4.2 Einfache Auffahrunfälle werden rechtsprechungsgemäss in der Regel als
mittelschwer im Grenzbereich zu den leichten Unfällen qualifiziert (RKUV 2005
Nr. U 549 S. 236, U 380/04, E. 5.1.2 mit Hinweisen).

Was den ersten zu beurteilenden Unfall betrifft, bestehen unter
Berücksichtigung insbesondere des Unfallhergangs, der Fahrzeugschäden und der
erlittenen Verletzungen keine Umstände, welche zu einer anderen Beurteilung
Anlass zu geben vermöchten. Die kollisionsbedingte Geschwindigkeitsänderung
(delta-v) des damaligen Unfallautos Fiat Uno lag gemäss Biomechanischer
Kurzbeurteilung der Arbeitsgruppe für Unfallmechanik, innerhalb eines
Bereiches von 10 bis 15 km/h; ein von der Haftpflichtversicherung des mit dem
Beschwerdegegner kollidierenden Fahrzeugführers eines VW Golf erstelltes
Gutachten ging von einer kollisionsbedingten Geschwindigkeitsänderung von
14,5 bis 18,5 km/h aus.

Die Adäquanz des Kausalzusammenhangs wäre daher zu bejahen, wenn ein
einzelnes der für die Beurteilung massgebenden Kriterien in besonders
ausgeprägter Weise erfüllt wäre oder die zu berücksichtigenden Kriterien in
gehäufter oder auffallender Weise gegeben wären (BGE 115 V 133 E. 6c/bb
S. 140 f., 117 V 359 E. 6b S. 367), wobei die Beurteilung für jeden Unfall
gesondert vorzunehmen ist (RKUV 1996 Nr.
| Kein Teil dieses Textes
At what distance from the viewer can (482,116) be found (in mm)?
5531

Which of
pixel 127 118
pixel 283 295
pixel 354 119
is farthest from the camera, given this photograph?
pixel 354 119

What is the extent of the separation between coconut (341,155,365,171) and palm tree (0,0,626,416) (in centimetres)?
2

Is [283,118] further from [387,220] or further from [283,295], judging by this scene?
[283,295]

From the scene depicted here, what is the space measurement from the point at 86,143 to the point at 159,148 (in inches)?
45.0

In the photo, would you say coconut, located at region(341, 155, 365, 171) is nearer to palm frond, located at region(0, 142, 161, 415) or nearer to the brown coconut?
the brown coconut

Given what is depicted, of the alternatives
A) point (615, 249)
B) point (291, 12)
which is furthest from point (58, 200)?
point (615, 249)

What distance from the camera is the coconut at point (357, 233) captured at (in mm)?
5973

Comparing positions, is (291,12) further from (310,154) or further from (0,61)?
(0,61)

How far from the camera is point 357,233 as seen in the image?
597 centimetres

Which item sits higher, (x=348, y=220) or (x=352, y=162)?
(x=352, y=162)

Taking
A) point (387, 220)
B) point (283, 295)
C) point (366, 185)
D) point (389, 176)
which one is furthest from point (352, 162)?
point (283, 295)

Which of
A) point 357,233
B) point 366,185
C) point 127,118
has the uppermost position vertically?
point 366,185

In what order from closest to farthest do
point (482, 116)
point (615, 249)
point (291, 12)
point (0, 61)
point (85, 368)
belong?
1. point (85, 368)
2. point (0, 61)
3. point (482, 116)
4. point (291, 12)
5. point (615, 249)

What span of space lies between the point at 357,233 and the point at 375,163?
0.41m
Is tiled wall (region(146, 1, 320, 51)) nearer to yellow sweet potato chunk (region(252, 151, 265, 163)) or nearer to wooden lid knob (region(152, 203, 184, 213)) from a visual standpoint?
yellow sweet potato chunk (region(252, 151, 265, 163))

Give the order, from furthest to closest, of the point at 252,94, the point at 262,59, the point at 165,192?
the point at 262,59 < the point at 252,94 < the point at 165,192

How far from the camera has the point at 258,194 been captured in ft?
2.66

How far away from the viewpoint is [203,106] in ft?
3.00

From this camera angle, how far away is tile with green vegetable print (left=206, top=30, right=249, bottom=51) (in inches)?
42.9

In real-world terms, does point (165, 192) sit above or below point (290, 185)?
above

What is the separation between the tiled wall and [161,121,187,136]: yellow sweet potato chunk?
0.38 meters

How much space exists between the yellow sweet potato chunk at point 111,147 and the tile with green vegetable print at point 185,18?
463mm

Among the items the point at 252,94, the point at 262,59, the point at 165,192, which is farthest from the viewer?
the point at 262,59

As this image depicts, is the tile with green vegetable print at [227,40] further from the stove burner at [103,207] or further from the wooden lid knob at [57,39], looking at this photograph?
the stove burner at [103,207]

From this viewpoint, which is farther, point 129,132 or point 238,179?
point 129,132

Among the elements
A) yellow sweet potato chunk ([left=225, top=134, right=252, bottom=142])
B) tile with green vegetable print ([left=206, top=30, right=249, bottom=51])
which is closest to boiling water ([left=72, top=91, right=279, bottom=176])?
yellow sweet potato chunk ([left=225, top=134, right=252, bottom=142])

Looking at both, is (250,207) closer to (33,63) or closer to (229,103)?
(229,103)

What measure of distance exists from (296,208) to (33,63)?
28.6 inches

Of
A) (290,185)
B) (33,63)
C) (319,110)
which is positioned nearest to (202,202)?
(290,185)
U 248 S. 176 [U 213/95] E. 4b; SVR
2007 UV Nr. 1 S. 1 [U 39/04] E. 3.3.2). Nach der Rechtsprechung wird bei
Folgen eines Unfalles mit Schleudertrauma der Halswirbelsäule ohne organisch
nachweisbare Funktionsausfälle (BGE 117 V 359) im Gegensatz zu der bei
psychischen Unfallfolgen geltenden Praxis (BGE 115 V 133) bei den
unfallbezogenen Kriterien, welche in die Beurteilung miteinzubeziehen sind,
auf eine Differenzierung zwischen physischen und psychischen Komponenten
verzichtet, weil nicht entscheidend ist, ob die Beschwerden medizinisch eher
als organischer und/oder psychischer Natur bezeichnet werden. Des Weiteren
ist die Adäquanzbeurteilung in Fällen, in welchen die zum typischen
Beschwerdebild eines Schleudertraumas der HWS gehörenden Beeinträchtigungen
zwar teilweise gegeben sind, im Vergleich zur ausgeprägten psychischen
Problematik aber ganz in den Hintergrund treten, praxisgemäss unter dem
Gesichtspunkt einer psychischen Fehlentwicklung nach Unfall vorzunehmen (BGE
123 V 98 E. 2a S. 99).

Für den zweiten Unfall liegt nur ein privates Unfallprotokoll vor. Die
Auffahrkollision ereignete sich auf einer Kreuzung, als der Beschwerdegegner
als Lenker eines BMW 728 bei Rotlicht wartete; beim Unfallverursacher
handelte es sich um den Fahrzeugführer eines Alfa Romeo. Über die Höhe des
Sachschadens ist nichts bekannt.

Es stellt sich die Frage, ob dieses Unfallereignis noch als mittel, oder ob
es nicht als leicht bezeichnet werden muss. In diesem Fall wäre es nicht
geeignet, einen invalidisierenden Gesundheitsschaden zu verursachen (BGE 115
V 133 E. 6a S. 139, 117 V 359 E. 6a S. 366).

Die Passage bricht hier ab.